One of the beauties of the AME 194 program (LaVaque’s class on Audio for Visual Media), is we have friends and colleagues of mine and business associates from throughout the industry who come in and give their perspective, which is often quite different from mine. That was very much the intent, so the students would get a broad-based input on how to do this. 

(This year’s series starts Wednesday, Feb. 24, with an open forum lecture by Stacey Hersh,  owner of Staceland Music, who has been scoring films for Hallmark, Lifetime, and other networks for a good part of his career. The lecture starts at 6:30 p.m. in CSB 523)

Q, So how about the flip side: Did you experience anything during this project specifically that you can take back to the classes you teach?

Absolutely. In these spots there were things that I have specifically talked about in class – ‘okay, here’s an issue; how do we solve it?’ Because this was something the students have seen on TV, they can pick my brain directly. ‘Tell us about how you did this or that,’ and I can talk directly to that and give the definitive answer.

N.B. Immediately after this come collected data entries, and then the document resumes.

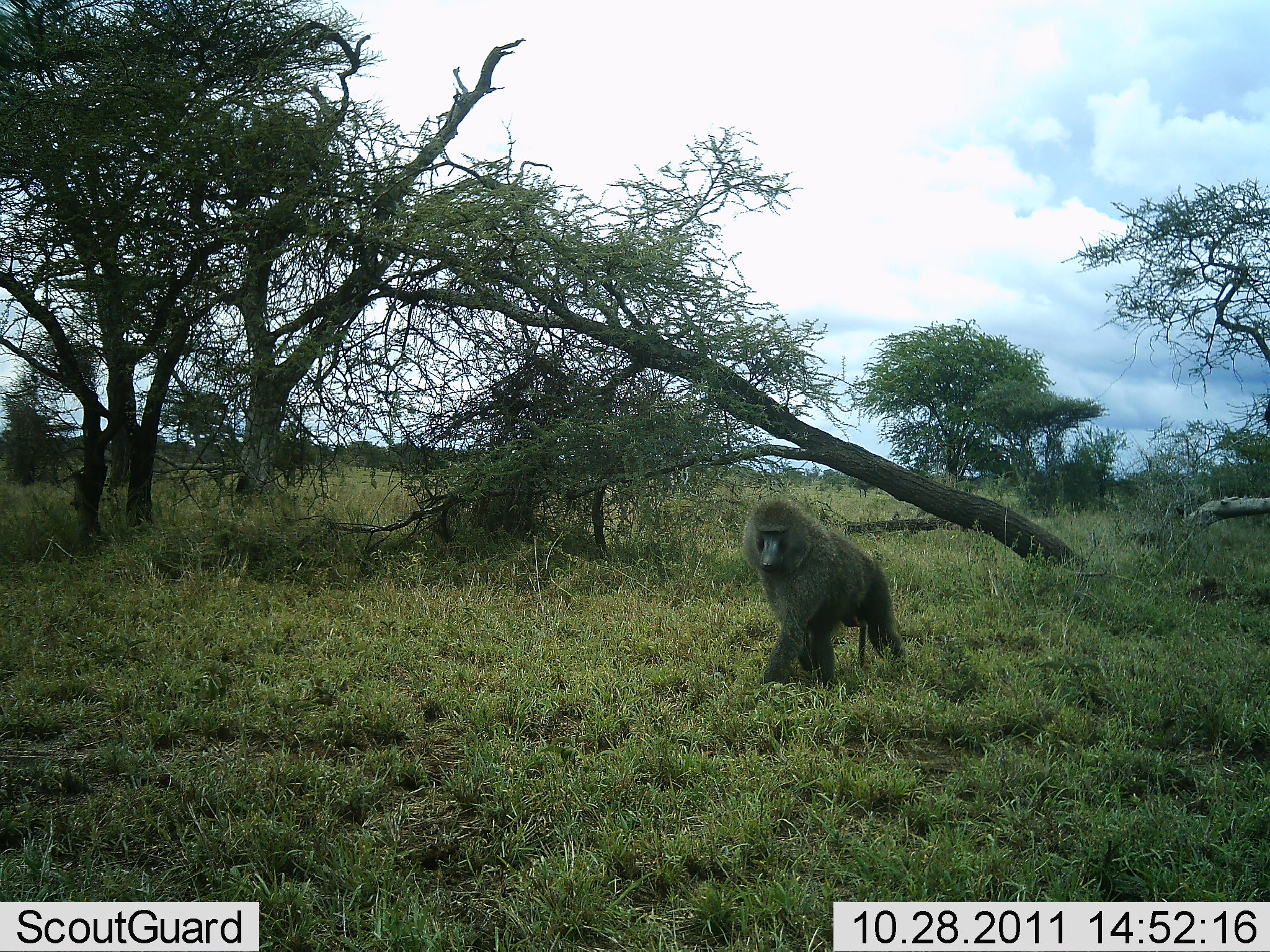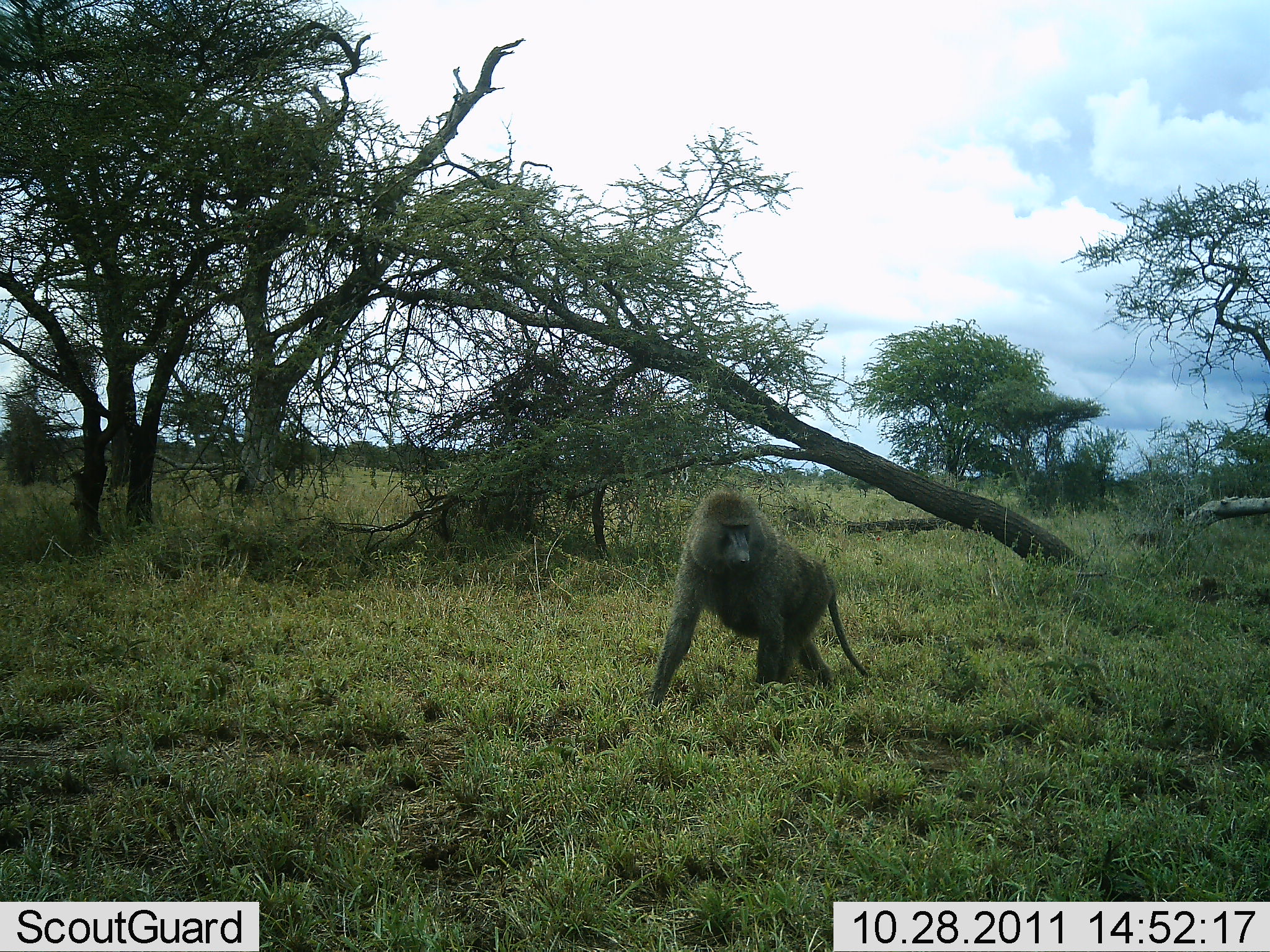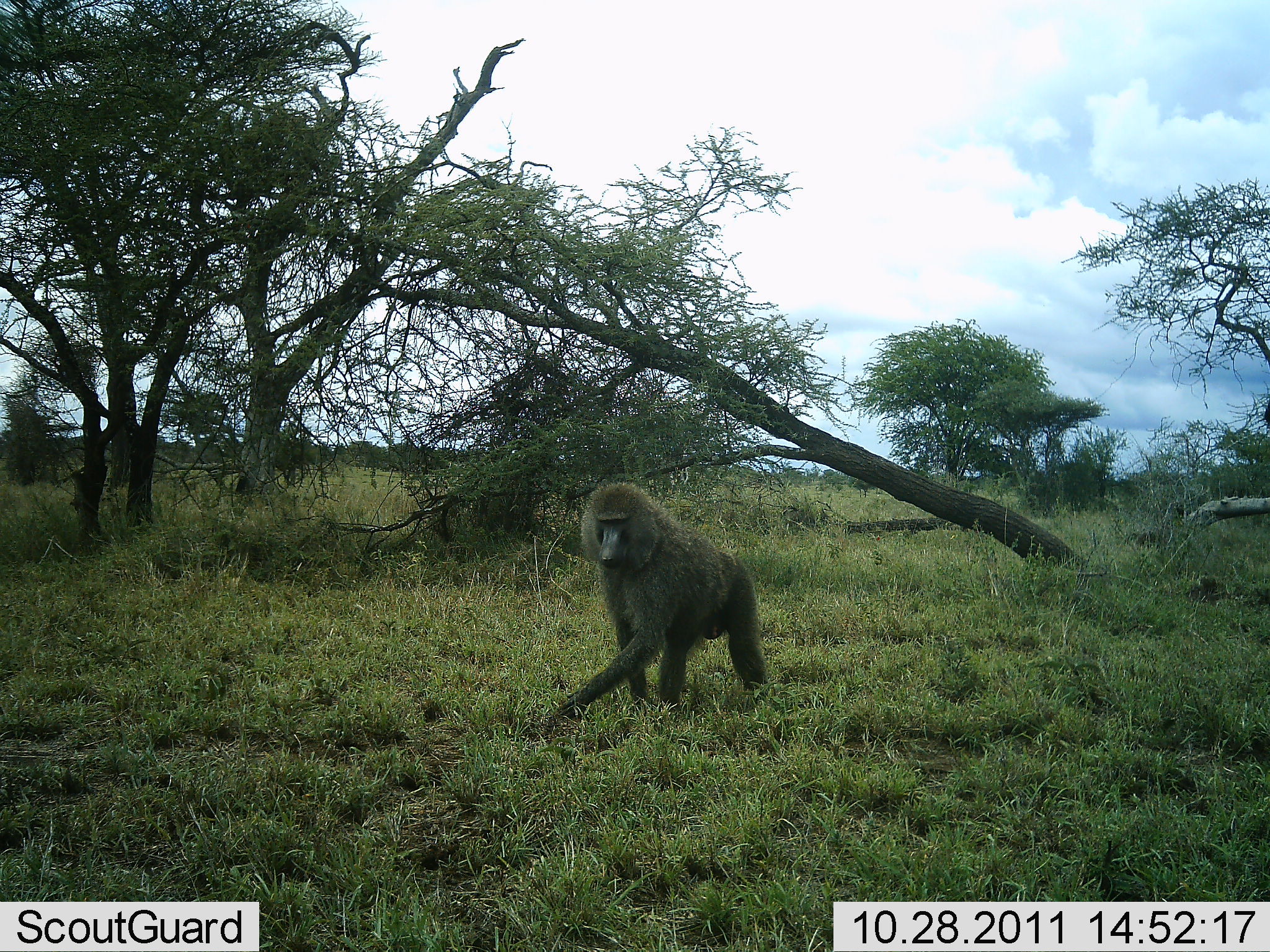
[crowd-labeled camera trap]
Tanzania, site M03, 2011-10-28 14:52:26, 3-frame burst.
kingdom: Animalia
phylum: Chordata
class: Mammalia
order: Primates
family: Cercopithecidae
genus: Papio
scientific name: Papio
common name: baboon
Baboon (Papio), count 1. Behavior (volunteer vote fractions): standing 6%, resting 0%, moving 94%, interacting 0%. Young present (vote fraction): 0%. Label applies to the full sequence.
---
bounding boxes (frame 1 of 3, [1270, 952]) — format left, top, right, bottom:
animal: 743, 500, 909, 687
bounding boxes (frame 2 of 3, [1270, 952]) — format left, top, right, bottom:
animal: 648, 492, 867, 708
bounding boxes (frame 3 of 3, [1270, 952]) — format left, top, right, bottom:
animal: 559, 485, 771, 716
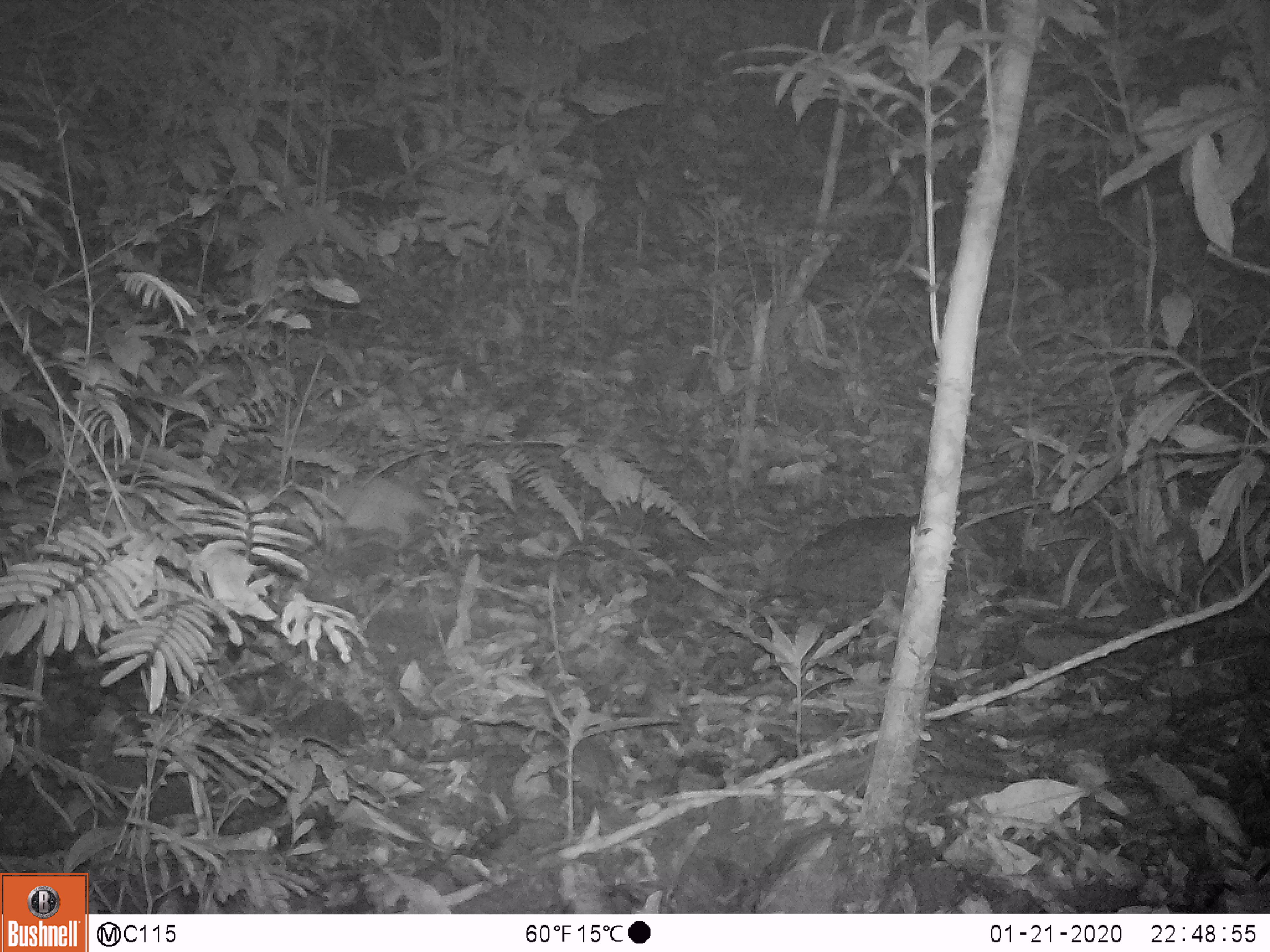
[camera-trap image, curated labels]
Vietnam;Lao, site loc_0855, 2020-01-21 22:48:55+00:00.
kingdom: Animalia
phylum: Chordata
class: Mammalia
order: Carnivora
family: Mustelidae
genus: Melogale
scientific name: Melogale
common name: ferret badger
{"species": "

So that’s a lot of fun.

I’m very fortunate to have the opportunity to do this and I’m glad to share it with the students. They have such great tools to work with in this program. I try and instill in the students,  ‘you are not working on a dialed-down, dumbed -down student version of what you would use in the industry. You can do exactly what I did with these tools.’ That’s quite impressive, and that is such a great opportunity for these students.